Fear of demolition triggered hearing on six-story building within proposed Borough Hall Skyscraper Historic District. On January 4, 2011, Landmarks heard testimony on the potential designation of the Franklin Building at 186 Remsen Street as an individual City landmark. The vacant building is within the proposed boundaries of the Borough Hall Skyscraper Historic District, but was calendared separately on December 7, 2010 due to “threat of demolition” after the building owner filed a demolition permit application with Buildings. Chair Robert B. Tierney explained that Landmarks was concerned that the owner would demolish or alter the building before final deliberations on the proposed historic district had taken place.

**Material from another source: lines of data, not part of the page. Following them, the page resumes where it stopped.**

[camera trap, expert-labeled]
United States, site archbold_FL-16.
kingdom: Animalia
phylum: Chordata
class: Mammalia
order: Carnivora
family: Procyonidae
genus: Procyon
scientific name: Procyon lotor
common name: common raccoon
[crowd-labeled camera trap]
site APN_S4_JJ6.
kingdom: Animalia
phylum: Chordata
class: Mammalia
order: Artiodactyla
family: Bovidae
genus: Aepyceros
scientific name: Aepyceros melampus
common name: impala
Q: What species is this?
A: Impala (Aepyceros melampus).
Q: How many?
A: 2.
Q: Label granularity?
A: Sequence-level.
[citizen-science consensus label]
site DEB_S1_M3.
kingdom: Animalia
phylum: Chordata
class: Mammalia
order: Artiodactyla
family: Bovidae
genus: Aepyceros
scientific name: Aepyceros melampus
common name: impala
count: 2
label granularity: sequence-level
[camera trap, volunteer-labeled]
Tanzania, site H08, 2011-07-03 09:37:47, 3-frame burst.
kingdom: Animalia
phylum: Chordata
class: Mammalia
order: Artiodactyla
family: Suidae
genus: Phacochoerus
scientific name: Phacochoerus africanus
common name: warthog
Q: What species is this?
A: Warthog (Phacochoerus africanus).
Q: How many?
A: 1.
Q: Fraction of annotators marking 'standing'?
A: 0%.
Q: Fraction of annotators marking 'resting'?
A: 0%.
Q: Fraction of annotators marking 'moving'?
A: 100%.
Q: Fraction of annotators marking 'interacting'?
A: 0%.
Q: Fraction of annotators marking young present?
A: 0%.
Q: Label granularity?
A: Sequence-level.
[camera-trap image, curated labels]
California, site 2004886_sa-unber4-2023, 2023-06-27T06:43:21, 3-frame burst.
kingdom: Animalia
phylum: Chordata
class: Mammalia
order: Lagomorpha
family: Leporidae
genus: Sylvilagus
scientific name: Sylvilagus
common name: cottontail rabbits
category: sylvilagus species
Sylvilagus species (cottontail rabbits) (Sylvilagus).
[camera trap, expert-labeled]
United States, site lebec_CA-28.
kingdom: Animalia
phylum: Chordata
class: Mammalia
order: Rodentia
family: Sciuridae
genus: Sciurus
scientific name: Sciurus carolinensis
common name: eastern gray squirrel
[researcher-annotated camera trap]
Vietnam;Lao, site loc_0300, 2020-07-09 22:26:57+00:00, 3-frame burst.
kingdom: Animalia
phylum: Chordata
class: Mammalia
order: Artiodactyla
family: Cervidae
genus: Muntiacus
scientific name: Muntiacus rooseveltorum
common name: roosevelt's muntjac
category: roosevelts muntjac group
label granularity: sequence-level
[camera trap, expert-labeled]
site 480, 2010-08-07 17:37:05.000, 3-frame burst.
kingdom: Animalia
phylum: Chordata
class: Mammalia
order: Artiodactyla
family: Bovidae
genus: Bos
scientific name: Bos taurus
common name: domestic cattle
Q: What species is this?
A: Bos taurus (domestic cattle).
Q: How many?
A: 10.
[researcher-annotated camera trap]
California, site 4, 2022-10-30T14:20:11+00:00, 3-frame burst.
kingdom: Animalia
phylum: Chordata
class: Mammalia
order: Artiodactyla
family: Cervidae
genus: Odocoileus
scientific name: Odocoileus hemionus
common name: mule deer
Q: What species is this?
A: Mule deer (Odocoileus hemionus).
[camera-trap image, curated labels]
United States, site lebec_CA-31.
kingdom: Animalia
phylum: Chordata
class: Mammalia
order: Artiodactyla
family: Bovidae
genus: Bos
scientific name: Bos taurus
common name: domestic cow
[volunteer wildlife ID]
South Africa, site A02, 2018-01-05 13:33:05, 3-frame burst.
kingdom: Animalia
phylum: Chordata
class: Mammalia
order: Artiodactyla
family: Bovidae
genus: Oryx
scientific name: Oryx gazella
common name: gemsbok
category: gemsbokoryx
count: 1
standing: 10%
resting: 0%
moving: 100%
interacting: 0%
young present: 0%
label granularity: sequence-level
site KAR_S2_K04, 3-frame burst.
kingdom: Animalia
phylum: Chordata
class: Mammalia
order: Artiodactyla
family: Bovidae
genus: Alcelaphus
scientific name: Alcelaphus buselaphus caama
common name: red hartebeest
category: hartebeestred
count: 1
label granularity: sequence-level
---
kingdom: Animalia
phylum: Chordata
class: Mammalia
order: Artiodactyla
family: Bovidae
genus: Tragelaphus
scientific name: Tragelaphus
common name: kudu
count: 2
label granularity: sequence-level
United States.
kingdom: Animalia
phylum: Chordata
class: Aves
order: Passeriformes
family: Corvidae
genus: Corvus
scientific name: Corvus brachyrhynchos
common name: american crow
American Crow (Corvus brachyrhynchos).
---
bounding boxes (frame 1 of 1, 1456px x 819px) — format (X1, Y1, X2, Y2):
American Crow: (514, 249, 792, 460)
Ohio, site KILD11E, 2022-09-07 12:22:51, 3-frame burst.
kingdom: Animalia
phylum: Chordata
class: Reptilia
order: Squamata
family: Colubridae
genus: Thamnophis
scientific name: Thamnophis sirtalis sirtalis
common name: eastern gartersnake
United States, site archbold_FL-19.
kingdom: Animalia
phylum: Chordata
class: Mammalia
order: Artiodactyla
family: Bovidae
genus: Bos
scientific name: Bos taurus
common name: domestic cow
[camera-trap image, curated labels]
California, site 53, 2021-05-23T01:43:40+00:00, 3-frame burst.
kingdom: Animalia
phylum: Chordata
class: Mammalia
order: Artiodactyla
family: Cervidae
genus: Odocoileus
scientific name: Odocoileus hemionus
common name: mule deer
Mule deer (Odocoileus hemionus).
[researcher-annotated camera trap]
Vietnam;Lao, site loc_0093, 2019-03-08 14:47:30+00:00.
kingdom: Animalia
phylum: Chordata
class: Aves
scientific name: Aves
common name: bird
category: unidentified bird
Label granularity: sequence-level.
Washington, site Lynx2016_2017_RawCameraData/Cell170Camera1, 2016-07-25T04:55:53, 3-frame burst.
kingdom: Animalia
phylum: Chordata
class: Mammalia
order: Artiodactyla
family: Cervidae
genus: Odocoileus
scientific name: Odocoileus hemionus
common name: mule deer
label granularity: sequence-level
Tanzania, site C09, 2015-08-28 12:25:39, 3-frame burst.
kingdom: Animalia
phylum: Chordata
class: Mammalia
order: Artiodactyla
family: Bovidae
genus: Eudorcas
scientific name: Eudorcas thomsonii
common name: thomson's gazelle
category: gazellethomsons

The Parfitt Brothers designed and built the Queen Anne-style Franklin Building in 1887. The six-story building is clad in red brick with stone trim and terra cotta ornament, and its sandstone base features a large arched entranceway. The building lost its original roof around 1950 when the top one-and-a- half stories were removed and replaced with a simple brick parapet.

At the January hearing, architect Ted Bodnar, representing the building’s owner, testified that the building had been vacant for seven years and was in a state of disrepair. Proponents of designation included representatives of the New York Landmarks Conservancy and the Brooklyn Heights Association. The Historic Districts Council’s Simeon Bankoff testified that despite its alterations, the building merited designation based on its “architectural patrimony” and design features.

Chair Tierney stated that it was “his understanding” that Buildings would not issue a demolition permit and the owner agreed to enter into a standstill agreement with Landmarks after the hearing. Tierney closed the hearing was and did not set a date to vote on the designation.

LPC: Franklin Building, 186 Remsen St., Brooklyn (LP-2465) (Jan. 4, 2011).